La ciudad de Zamora, tan alejada de los grandes centros de poder, ha conservado un singular lote de construcciones románicas, perenne rosario de cuentas pétreas que jalona y acaricia el viejo núcleo medieval y sus arrabales.
Algunos templos se han convertido en emblemas del estilo, es el caso de la chepa del escamado saurio que quedó fosilizado en su cimborrio catedralicio; otros han conservado un envidiable vigor juvenil inasible a sus prótesis, ocurre con Santiago del Burgo y San Ildefonso; los hay que sirven de cofre a joyas incuestionables, pasa con la Magdalena y su encantador sepulcro o con Santiago de los Caballeros y sus abigarrados capiteles del interior, pero todos siguen seduciendo por arte de la mudez justa y la seducción inapelable.
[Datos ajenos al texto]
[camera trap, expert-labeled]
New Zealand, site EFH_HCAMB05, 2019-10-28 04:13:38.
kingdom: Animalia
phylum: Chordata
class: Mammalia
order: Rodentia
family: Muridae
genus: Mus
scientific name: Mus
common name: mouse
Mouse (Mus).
A mayores conservamos parcas antiguallas de arquitectura civil y otros testimonios defensivos en forma de puertas para franquear los sucesivos recintos amurallados.
El románico de la capital zamorana abruma por su carácter híbrido y sintético, primorosa arquitectura de frontera, con acordes de solar romano y exóticas notas morunas. Capaz de poner los pelos de punta por sus arpegios francos y sus redobles de orden militar.
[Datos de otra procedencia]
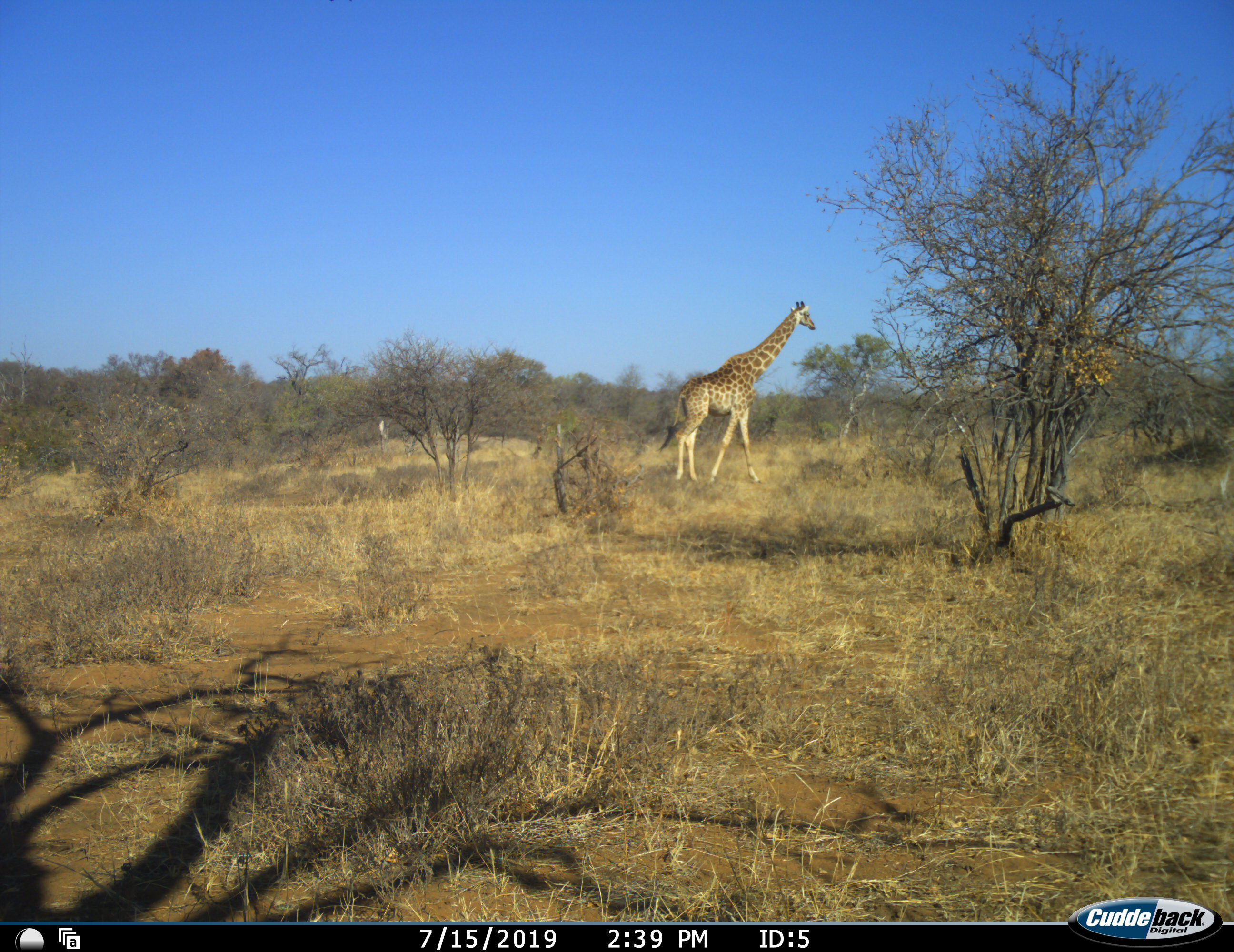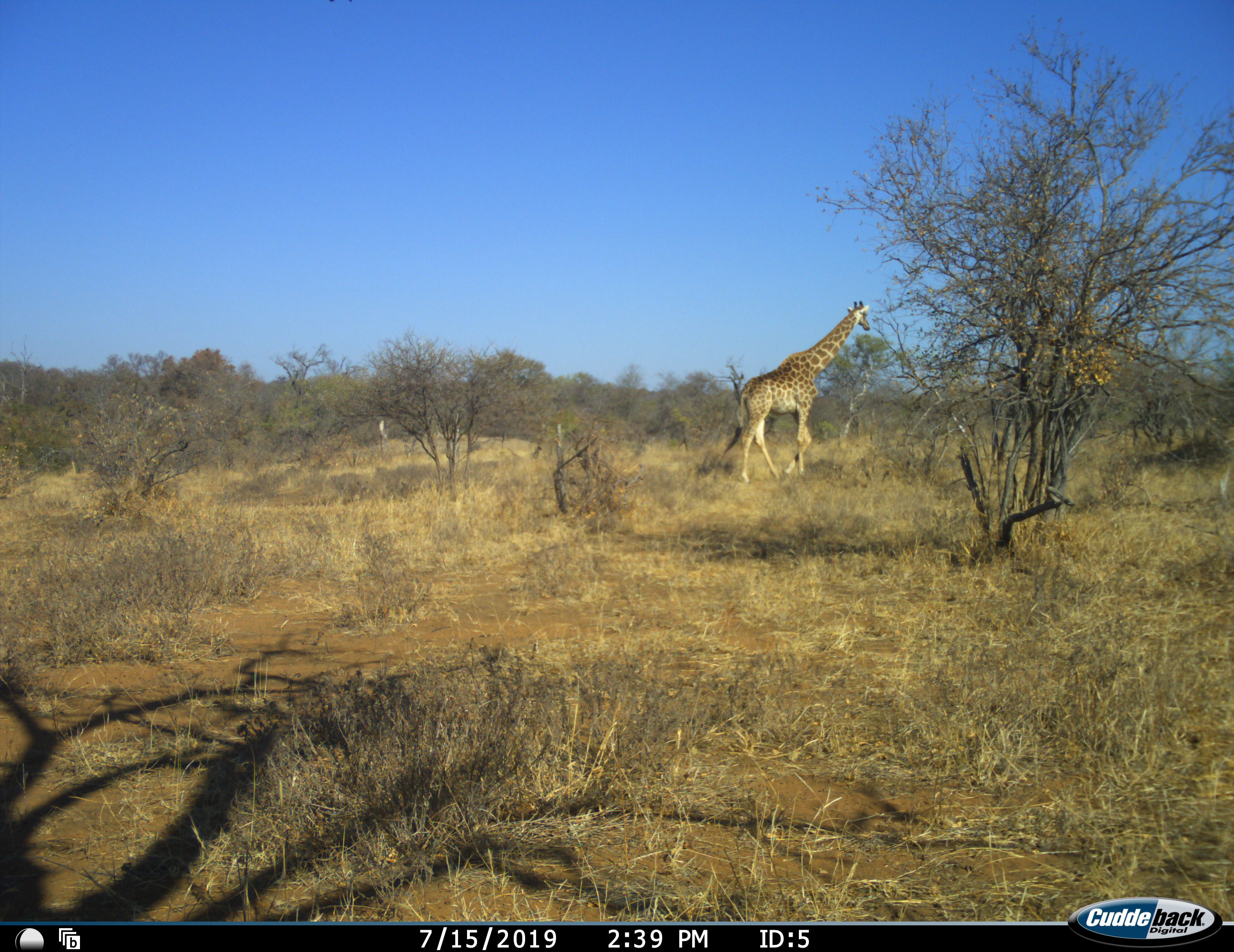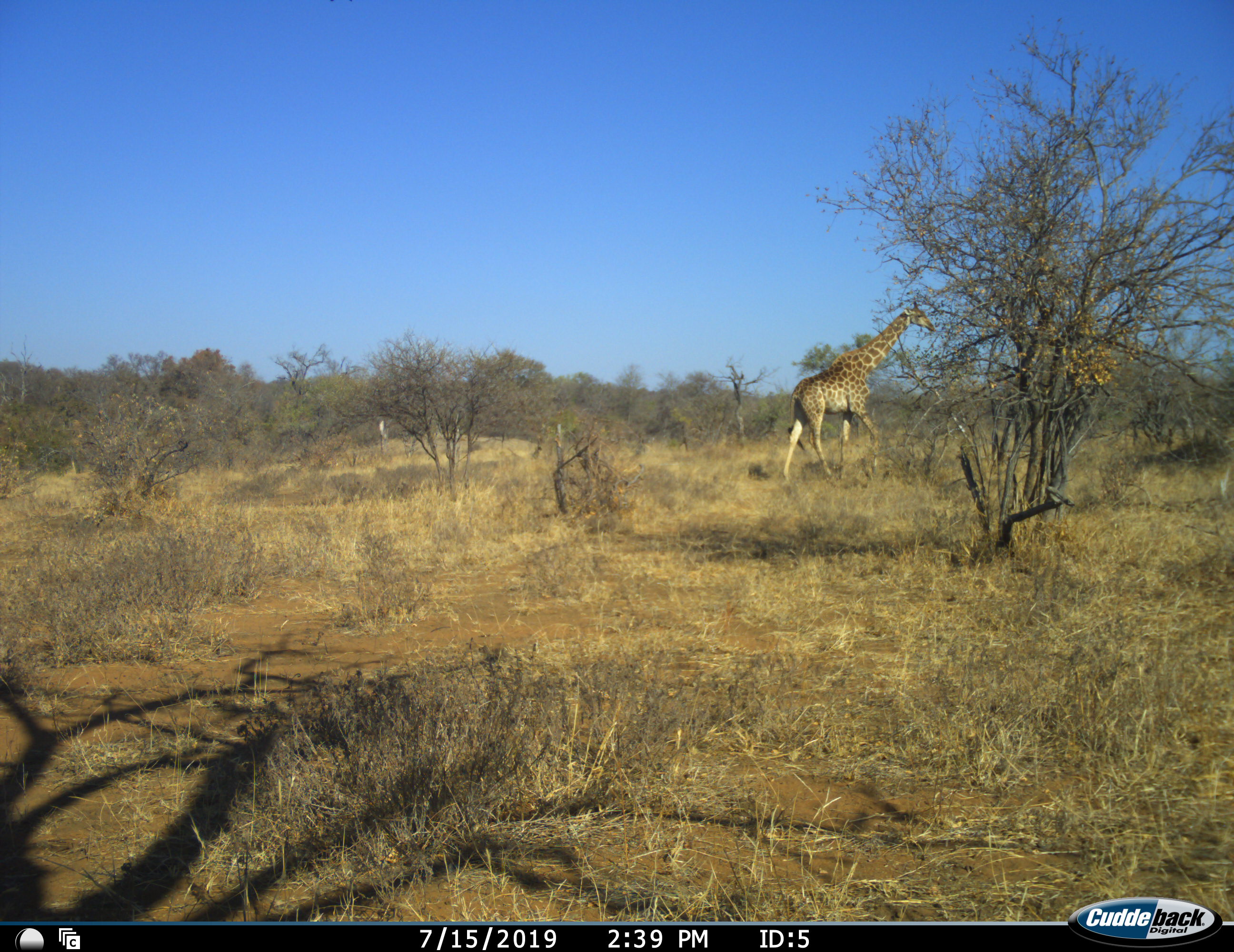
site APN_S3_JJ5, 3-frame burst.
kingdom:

Románico umbral de la Extremadura leonesa, enhebró ingredientes ensayados aguas arriba del Esla y se hermanó con savias castellanas llegadas desde Ávila de los Caballeros para, siguiendo la vía de la Plata, fecundar los focos salmantino y mirobrigense.
La cabecera de Santo Tomé, la Puerta del Obispo, el sepulcro de la Magdalena, los capiteles del interior de San Juan de los Caballeros o el desmigado calendario de San Claudio son sólo algunos latidos que permiten auscultar el corazón de un singular conjunto románico capaz de hechizar al viajero más ajetreado.